Ah, time for a good old “what are you your favourite cameras” post…
I’ve been photographing with intention since around 2005, first with camera phones, then with a Nikon Coolpix, through hundreds of film cameras, after first stumbling through the entry gate with a humble Holga 120N, and through perhaps as many digital cameras since.
This is my core arsenal today.
DSLR for colour – Pentax K100D
As much as I love digital compacts and all their convenience and portability, I can’t imagine not having a DSLR, for the more immersive experience, and to enjoy the beautiful lenses I have (more on these in a future post, no doubt).
The golden age of digital cameras in my eyes was when sensors were CCD and only 4 or 6 or 10MP, and delivered lovely warm, natural colours.
There are a number of DSLRs I’ve had that meet this criteria – the Sony a100, Minolta Dynax 5D (very briefly), Samsung GX-1s (a clone of the Pentax *ist DS2) and also on the Pentax front, the K10D, K100D and K-m.
I still have and love the K-m too, but the K100D feels the optimum balance of simplicity and performance.
DSLR for black and white – Pentax K30
The K100D has no in-camera black and white setting, but the K-m does. That said, it’s output is too many shades of grey for my liking, not the more dramatic inky blacks I favour.

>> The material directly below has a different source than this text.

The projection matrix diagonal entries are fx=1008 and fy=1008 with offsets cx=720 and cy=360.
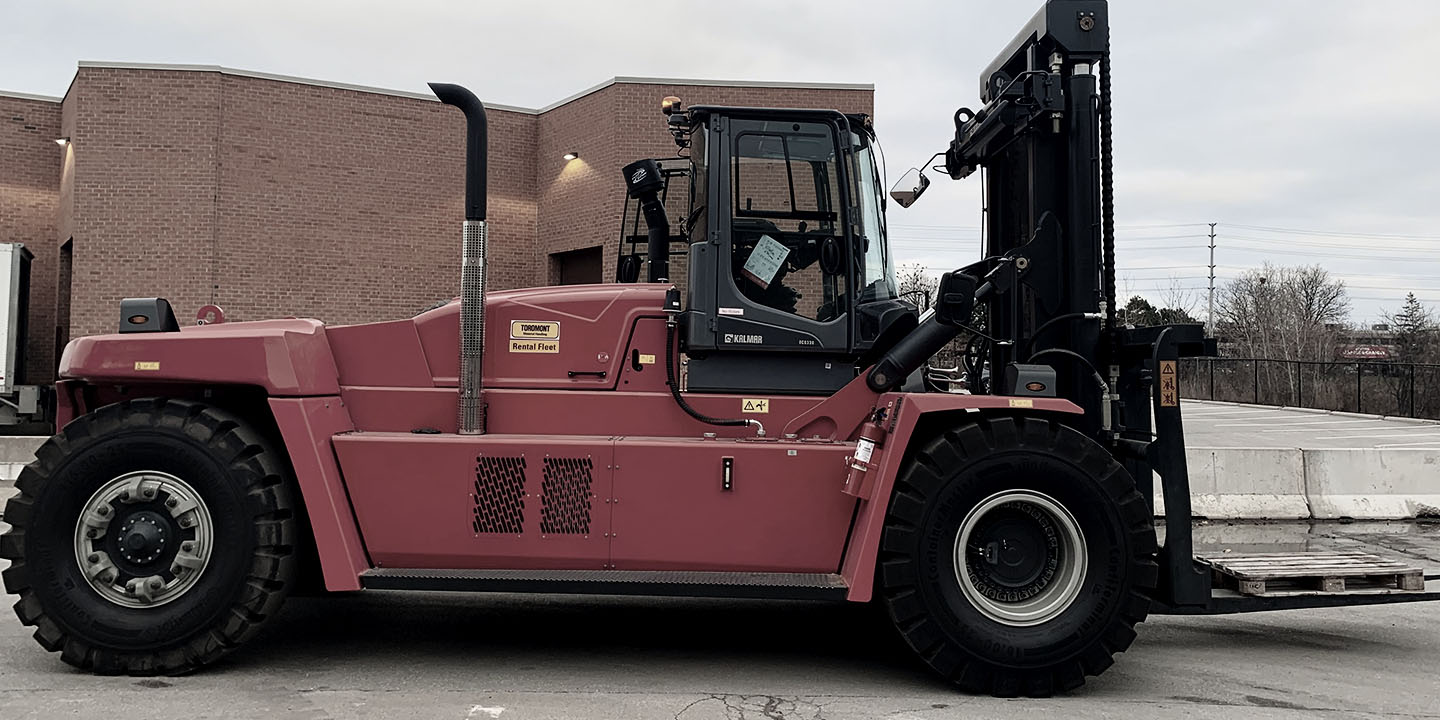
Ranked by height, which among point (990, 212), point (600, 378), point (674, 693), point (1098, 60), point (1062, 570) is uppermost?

The K30 however has far more adjustment for in camera b/w shots, and after some trial and error, I’ve been able to set this up to achieve results I like straight out of camera.
Whilst it’s not as simple and delightful to use as the older K100D or K-m, nor does it have a CCD sensor, it does feel great in the hands, and allows me to shoot b/w straight out of camera with those lovely old Pentax K mount and M42 lenses.
Compact DSLR – Pentax Q
The Pentax Q is essentially the K30 that was left in your pocket on a hot wash cycle and shrunk drastically.

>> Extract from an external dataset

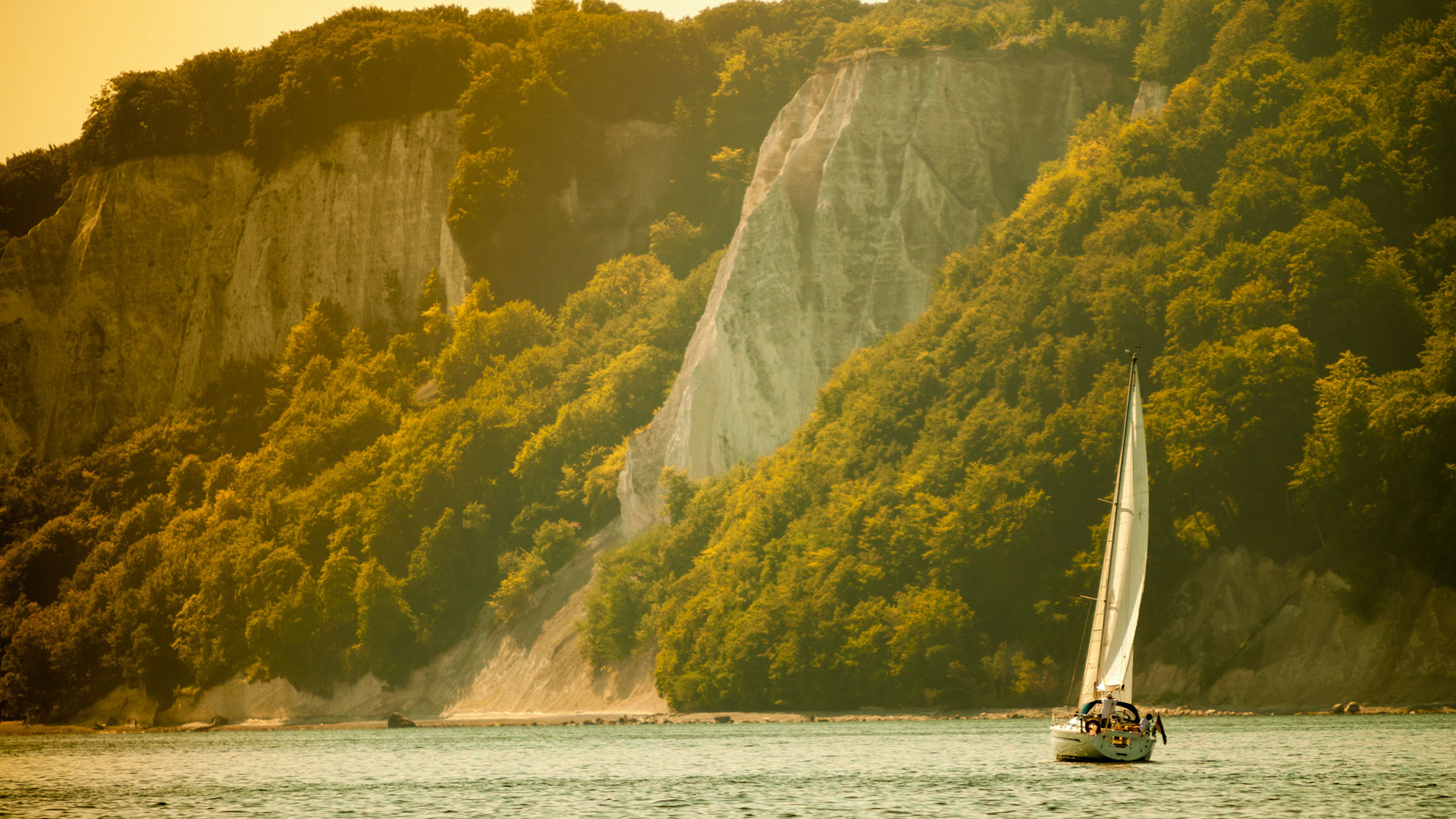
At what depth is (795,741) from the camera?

It’s an amazing camera for all kinds of reasons, not least of it feels like using a baby Pentax DLSR, complete with interchangeable lenses.
Mostly I use the 01 Standard Prime lens, equivalent to 47mm and f/1.9, but the 07 Mount Shield lens makes it even more compact, and like a pocketable point and shoot digital Holga.

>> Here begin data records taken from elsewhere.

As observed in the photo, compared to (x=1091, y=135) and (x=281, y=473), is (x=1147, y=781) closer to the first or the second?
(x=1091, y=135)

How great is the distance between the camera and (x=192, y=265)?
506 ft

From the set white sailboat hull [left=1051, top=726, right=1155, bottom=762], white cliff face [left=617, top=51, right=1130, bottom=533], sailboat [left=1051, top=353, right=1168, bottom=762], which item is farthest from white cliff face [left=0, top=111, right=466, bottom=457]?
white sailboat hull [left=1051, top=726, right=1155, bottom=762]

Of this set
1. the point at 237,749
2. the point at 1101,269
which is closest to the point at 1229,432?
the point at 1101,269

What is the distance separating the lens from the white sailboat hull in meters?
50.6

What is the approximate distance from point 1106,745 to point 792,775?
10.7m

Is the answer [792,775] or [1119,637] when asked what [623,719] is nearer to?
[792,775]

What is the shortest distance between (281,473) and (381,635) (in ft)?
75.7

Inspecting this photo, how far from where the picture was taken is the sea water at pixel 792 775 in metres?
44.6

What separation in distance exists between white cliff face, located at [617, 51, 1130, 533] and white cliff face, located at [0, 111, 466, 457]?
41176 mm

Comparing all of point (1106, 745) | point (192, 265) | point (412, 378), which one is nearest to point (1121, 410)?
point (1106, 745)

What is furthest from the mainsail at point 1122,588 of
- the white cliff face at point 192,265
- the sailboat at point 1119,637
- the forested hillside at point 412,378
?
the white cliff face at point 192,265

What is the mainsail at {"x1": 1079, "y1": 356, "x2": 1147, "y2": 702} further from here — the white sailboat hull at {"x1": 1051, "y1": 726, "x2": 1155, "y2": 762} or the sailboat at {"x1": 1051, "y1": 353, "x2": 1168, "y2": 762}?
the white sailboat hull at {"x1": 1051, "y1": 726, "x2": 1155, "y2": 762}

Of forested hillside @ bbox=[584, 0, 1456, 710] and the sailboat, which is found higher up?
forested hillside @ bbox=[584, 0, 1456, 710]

The 02 Standard Zoom gives me a wider option of 28mm at the wide end, but really if I want something this wide and compact I’m more likely to use the Ricoh GRD III or Lumix LX3.
Compact fixed lens – Ricoh GRD III
As I’ve raved about on more than one occasion previously, the GRD III offers probably the best handling and user interface of any camera I’ve used.
Add the cracking 28mm f/1.9 lens, great build, pocketable size, and high contrast mono mode, and you have a camera you can set up exactly how you want, then use with point and shoot portability, freedom and simplicity.
Compact Zoom – Panasonic Lumix LX3
When I don’t want the fixed lens restrictions of the Ricoh, I turn to the Lumix LX3.
Mostly I use the Zoom Resume function to keep the lens at 35mm (the camera remembers even if you switch it off), but sometimes I’ll use the full 24mm wide angle.
The LX3 doesn’t, for me, have the best handling right out of the box, and needed some DIY mods that are ugly but effective.
But that combination of Leica designed lens and sensor is very special indeed, and the user interface is almost as good as the Ricoh – and indeed if you don’t need quite so much depth of customisation, the LX3 is probably a better option.
Oh and its Dynamic B/W mode delivers moody deep b/w images straight out of camera.
Ultra Compact – Panasonic Lumix XS1
When even the Pentax Q, Ricoh GRD III or Lumix LX3 are too bulky and complicated, I turn to the smallest camera I’ve owned, the Lumix XS1.
Fortunately, aside from its super compactness, it has a pretty decent lens, and even better, a similar Dynamic B/W mode to its older, bigger sibling, the LX3.
It could easily be the only camera I need, especially if size and cost are a factor, it was the cheapest of all of the above, at just £12. At this price, pretty flawless.
So there we are, my super six!
How about you? Which are your favourite cameras?
Do you have one above all others, or do you feel the need to categorise them like me (and sometimes even make up new categories to justify keeping a camera you can’t bear to let go of!)